I never said I was superior or expressed any superiority, except I have said that I am good at what I do and have been top rated by both my students and employers for more than 20 years.
Then, I have basically been attacked by numerous people here, claiming that I don't speak English well-enough (rubbish), that Polish people won't hire me (many satisfied Polish students disagree), that I should teach Russian (huh?)...then, people start volleying back and forth over their own or someone else's expressions or grammar....such silly things...like a bunch of children.
Of course, not everyone has been this way, and I do appreciate the earnest and respectful perspectives and insights.
Lyzko...this reference to this German speaker has no connection...he was factually wrong and otherwise sounds like an idiot.
I'm not sure why you bring it up or what point you are making. Surely, there are plenty of bad teachers and egomaniacal idiots in this world.

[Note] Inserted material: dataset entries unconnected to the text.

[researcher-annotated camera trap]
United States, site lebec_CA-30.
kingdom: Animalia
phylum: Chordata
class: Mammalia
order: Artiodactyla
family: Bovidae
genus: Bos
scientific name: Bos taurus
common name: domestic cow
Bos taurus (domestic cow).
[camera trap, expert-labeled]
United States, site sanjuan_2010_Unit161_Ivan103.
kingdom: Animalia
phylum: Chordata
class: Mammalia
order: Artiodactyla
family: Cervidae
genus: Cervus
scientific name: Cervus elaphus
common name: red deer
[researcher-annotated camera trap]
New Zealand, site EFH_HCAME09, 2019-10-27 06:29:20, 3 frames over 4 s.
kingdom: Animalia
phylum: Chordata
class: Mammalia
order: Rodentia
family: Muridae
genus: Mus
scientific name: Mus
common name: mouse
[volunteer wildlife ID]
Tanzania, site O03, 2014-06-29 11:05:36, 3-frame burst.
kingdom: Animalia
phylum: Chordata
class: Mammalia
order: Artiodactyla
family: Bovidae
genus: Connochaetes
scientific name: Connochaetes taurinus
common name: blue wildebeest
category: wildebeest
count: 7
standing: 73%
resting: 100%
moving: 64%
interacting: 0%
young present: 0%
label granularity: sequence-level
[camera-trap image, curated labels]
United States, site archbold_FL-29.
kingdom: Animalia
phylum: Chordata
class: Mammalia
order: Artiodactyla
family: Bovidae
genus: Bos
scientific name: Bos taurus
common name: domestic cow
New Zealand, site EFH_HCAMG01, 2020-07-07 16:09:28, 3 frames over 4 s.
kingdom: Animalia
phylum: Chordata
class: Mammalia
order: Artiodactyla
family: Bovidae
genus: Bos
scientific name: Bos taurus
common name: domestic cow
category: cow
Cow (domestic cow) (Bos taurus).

Does make me wonder, though, what universal proverbs he was identifying for the audience. Anyway, I'm not a lecturer on linguistics or language instruction. I'm a language teacher. I know how to help people learn...to make the experience as fun, interactive and effective as possible...and ultimately, learn as much as possible in as little time as possible.
Englishman -- speaking with or without an accent is irrelevant to being a good and effective English speaker or English teacher. Such comments are elitist and off the mark.
Any Polish student speaking English will have an accept, and that's quite OK.
To begin with, there are so many accents among English speakers themselves, that it's not as if speaking English is itself monolithic...take some rednecks from Alabama and put them in a room with some hicks from Maine and some spoiled housewives from Long Island and you'd have quite a cocktail of accents...but ultimately, they'd all be able to communicate (despite the fact that they probably wouldn't agree on much).
Then there are a few unlikely local phrases, such British people saying "brilliant" over something that's neither brilliant nor particularly exciting....but it's a common expression...to "boot" and "bonnet" which mean very different things in the UK and America. But these differences are quite limited and quite irrelevant to effective communications.
Some of the most successful business people I know operate in English with a strong foreign accent.
And there are those who say a foreign accent in English is downright romantic -- hats off to the French on that one..although I am often told a Ukrainian accent in English sounds very pleasing -- but the point is that an accent has nothing to do with being an effective communicator (I could make a case it could make someone a better communicator because people pay more attention)...but there are good English teachers from native speaking counties like the UK, US, and Australia, and good English teachers from foreign countries around the world...the difference in teaching skills and teaching ability is not related someone's native language.